§ Directions for this task
From the entries that follow, copy exactly the lines beginning at the line holding "New Zealand, site LCC_R12, 2018-04-19" and continuing through the line holding "category: robin".

§ Provided records
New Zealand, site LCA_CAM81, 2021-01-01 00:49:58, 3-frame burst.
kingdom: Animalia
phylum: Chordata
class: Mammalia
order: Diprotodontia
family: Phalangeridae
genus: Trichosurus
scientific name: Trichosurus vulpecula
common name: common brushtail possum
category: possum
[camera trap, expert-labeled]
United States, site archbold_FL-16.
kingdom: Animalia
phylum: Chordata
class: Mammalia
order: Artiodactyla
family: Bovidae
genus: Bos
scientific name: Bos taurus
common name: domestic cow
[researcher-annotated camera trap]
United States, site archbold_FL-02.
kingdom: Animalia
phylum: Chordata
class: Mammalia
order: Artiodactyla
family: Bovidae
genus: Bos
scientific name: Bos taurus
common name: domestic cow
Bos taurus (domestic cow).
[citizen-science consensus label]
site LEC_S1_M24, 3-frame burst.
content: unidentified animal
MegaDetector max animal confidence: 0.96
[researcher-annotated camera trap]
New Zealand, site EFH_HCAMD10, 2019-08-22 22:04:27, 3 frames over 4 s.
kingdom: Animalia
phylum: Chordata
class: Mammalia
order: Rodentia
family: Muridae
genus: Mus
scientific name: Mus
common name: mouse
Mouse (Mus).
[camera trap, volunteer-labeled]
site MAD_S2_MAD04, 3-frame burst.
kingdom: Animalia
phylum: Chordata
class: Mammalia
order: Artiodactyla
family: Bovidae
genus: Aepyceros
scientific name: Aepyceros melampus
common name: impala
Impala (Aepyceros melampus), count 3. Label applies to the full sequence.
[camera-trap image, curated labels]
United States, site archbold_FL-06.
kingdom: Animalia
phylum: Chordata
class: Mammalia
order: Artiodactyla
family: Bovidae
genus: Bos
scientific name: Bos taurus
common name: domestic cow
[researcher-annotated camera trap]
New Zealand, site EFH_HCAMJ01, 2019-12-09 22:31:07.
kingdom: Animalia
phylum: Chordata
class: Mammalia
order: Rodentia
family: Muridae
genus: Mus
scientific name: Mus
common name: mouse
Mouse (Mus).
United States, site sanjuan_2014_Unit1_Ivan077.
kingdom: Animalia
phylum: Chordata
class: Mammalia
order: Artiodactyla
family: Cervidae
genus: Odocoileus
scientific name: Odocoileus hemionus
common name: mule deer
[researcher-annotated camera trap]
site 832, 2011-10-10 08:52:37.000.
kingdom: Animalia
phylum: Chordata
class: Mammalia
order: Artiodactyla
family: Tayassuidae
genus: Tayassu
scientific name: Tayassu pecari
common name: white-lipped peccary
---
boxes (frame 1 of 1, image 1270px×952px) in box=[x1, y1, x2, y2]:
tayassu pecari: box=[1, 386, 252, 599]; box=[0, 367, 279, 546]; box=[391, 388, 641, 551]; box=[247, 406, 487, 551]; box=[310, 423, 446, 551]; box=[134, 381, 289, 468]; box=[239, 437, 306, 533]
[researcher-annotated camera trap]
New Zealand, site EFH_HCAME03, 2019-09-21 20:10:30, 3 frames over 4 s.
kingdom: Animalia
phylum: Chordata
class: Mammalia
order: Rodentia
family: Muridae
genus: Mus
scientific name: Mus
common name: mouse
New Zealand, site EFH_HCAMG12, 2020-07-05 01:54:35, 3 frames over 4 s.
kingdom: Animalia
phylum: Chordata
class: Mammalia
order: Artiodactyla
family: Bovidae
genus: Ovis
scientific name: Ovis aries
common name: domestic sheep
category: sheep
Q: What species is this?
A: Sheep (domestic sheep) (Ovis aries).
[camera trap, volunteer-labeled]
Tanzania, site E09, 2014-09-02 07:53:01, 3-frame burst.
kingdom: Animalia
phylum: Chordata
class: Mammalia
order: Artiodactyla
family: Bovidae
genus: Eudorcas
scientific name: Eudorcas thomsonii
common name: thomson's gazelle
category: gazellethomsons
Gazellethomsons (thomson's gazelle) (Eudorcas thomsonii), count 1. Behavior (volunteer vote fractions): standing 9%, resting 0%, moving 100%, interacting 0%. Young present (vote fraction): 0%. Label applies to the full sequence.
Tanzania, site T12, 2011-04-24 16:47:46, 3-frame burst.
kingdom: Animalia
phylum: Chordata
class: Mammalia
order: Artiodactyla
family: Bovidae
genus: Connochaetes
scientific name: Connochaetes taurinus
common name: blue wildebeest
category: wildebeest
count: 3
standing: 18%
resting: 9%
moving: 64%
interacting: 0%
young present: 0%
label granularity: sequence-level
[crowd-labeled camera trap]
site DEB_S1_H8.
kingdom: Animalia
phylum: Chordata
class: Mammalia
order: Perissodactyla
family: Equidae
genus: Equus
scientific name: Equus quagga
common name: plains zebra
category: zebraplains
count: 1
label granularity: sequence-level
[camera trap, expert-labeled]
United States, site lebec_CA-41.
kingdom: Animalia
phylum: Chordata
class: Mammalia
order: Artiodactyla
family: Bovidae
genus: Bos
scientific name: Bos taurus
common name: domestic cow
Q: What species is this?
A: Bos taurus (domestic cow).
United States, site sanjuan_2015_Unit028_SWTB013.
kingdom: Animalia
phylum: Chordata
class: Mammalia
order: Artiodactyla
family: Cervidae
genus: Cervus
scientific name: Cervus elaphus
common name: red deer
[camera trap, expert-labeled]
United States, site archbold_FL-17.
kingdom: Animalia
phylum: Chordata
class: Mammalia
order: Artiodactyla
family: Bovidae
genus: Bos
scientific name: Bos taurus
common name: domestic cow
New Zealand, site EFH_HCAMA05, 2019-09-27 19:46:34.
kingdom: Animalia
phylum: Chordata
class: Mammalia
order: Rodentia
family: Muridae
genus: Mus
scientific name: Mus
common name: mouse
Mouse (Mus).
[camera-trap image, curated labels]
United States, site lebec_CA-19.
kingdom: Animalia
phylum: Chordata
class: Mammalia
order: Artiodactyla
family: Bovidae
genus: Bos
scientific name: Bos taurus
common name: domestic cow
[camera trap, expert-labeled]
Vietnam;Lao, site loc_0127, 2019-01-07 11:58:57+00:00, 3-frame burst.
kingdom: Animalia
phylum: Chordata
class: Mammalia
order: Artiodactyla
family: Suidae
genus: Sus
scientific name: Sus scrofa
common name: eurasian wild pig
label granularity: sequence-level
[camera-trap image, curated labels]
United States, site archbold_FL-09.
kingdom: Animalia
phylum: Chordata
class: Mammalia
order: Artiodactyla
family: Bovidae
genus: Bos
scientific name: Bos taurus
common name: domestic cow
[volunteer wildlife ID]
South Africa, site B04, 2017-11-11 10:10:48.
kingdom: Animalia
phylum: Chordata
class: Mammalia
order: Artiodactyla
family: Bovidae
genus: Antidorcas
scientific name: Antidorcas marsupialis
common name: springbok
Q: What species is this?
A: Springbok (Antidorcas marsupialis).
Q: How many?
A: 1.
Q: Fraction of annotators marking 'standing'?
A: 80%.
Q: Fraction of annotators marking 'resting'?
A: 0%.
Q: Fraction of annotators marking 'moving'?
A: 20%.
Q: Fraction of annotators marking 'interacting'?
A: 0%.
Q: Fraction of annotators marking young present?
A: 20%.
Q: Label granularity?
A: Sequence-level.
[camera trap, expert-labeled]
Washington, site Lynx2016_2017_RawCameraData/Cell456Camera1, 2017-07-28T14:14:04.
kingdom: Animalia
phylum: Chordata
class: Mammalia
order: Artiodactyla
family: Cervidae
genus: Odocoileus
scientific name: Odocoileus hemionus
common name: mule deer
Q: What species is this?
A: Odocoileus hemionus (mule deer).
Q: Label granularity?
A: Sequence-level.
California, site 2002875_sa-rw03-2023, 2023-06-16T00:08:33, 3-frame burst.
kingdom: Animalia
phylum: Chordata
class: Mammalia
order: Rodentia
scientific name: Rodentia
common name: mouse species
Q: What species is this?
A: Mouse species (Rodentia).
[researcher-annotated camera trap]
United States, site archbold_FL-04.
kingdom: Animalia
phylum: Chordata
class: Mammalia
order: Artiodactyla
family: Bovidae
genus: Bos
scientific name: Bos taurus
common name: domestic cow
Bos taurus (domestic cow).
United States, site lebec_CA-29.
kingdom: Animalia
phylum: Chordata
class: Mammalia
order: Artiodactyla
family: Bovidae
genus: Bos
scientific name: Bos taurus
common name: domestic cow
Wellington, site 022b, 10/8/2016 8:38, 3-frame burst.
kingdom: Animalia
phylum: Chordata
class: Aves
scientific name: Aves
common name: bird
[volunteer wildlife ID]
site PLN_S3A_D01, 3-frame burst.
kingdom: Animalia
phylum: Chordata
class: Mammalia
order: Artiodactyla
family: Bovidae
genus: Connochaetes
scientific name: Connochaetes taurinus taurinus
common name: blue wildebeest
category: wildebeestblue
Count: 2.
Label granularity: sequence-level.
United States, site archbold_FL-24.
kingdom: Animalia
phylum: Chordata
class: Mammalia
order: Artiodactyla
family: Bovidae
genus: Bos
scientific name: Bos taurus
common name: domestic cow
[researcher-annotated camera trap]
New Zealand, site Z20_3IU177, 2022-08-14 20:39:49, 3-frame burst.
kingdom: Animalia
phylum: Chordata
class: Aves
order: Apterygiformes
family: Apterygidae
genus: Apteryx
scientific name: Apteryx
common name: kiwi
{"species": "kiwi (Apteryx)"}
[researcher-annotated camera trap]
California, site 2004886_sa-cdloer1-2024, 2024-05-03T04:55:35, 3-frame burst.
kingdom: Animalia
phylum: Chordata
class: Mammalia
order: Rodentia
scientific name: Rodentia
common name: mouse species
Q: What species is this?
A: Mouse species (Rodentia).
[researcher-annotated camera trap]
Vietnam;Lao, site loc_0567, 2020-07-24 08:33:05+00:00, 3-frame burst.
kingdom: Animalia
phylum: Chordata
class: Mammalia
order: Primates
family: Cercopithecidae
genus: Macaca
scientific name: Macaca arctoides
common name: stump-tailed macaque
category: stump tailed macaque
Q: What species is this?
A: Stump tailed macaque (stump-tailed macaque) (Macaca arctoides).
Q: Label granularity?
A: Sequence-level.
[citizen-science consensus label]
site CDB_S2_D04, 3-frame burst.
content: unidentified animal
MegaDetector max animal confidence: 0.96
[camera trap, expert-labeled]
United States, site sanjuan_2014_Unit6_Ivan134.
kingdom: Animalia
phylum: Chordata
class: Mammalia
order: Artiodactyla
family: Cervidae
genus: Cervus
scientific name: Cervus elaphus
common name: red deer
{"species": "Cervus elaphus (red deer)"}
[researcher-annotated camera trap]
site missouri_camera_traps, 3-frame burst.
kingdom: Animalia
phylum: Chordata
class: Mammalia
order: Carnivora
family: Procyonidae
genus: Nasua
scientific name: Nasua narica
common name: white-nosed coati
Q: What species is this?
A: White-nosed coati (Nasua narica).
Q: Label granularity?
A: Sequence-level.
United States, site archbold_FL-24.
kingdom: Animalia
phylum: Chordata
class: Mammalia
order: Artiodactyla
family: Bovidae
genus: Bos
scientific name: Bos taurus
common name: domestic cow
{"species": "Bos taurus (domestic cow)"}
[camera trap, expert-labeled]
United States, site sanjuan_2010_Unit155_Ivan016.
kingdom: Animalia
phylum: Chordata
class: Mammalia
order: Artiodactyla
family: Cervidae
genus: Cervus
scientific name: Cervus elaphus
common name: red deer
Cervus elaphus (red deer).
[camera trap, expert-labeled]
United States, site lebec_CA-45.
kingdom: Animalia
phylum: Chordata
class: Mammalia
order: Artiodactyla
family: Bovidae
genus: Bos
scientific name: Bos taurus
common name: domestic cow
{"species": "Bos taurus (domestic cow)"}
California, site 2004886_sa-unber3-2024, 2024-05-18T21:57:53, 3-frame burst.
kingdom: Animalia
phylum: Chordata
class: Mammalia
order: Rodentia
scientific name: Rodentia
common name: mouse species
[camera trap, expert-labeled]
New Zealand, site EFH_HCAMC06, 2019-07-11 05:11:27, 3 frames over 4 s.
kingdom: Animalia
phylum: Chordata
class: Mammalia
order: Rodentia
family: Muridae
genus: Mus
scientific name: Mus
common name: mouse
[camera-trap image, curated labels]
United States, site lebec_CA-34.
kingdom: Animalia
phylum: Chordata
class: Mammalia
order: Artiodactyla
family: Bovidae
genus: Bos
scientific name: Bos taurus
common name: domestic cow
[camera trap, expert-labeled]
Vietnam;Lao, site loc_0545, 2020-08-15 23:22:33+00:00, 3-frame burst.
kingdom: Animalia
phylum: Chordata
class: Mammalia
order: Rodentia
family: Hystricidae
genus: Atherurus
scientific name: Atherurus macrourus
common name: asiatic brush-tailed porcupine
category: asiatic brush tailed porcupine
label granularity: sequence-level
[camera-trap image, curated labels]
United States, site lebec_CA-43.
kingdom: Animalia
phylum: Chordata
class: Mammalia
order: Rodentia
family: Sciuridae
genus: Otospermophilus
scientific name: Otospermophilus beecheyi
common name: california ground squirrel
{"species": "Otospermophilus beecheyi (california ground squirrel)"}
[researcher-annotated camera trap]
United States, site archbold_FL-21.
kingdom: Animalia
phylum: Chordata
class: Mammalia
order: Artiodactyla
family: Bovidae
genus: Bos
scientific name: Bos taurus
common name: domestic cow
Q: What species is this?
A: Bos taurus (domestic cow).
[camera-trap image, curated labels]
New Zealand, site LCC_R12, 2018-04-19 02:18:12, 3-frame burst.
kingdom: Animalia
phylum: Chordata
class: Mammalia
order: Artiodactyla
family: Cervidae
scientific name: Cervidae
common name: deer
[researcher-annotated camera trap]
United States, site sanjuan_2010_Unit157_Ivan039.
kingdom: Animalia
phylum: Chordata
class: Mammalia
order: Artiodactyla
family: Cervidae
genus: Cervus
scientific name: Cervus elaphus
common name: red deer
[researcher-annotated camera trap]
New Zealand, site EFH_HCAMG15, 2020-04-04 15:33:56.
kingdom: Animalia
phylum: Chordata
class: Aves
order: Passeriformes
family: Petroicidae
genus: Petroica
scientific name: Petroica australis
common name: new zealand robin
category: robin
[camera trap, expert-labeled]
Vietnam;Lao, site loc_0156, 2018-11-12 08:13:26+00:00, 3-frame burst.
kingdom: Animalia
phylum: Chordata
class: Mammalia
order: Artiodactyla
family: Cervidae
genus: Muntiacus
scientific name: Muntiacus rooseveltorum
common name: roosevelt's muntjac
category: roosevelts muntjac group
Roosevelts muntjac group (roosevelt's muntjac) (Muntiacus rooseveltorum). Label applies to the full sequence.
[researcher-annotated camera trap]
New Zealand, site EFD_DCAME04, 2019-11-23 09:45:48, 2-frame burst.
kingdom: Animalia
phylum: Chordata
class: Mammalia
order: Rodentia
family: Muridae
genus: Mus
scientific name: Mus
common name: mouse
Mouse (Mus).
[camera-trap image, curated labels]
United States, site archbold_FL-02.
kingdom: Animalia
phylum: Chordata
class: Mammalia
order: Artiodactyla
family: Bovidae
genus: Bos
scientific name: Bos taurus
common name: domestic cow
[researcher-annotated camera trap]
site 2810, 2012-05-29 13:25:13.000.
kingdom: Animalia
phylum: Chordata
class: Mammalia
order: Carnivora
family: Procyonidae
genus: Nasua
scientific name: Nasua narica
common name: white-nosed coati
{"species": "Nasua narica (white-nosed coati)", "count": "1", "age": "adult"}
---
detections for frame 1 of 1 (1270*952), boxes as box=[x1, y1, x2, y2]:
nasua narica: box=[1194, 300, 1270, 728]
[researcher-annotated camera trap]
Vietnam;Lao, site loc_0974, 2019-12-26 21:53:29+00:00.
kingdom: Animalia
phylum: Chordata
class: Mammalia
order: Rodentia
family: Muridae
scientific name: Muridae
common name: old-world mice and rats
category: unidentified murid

§ Solution to the problem
New Zealand, site LCC_R12, 2018-04-19 02:18:12, 3-frame burst.
kingdom: Animalia
phylum: Chordata
class: Mammalia
order: Artiodactyla
family: Cervidae
scientific name: Cervidae
common name: deer
[researcher-annotated camera trap]
United States, site sanjuan_2010_Unit157_Ivan039.
kingdom: Animalia
phylum: Chordata
class: Mammalia
order: Artiodactyla
family: Cervidae
genus: Cervus
scientific name: Cervus elaphus
common name: red deer
[researcher-annotated camera trap]
New Zealand, site EFH_HCAMG15, 2020-04-04 15:33:56.
kingdom: Animalia
phylum: Chordata
class: Aves
order: Passeriformes
family: Petroicidae
genus: Petroica
scientific name: Petroica australis
common name: new zealand robin
category: robin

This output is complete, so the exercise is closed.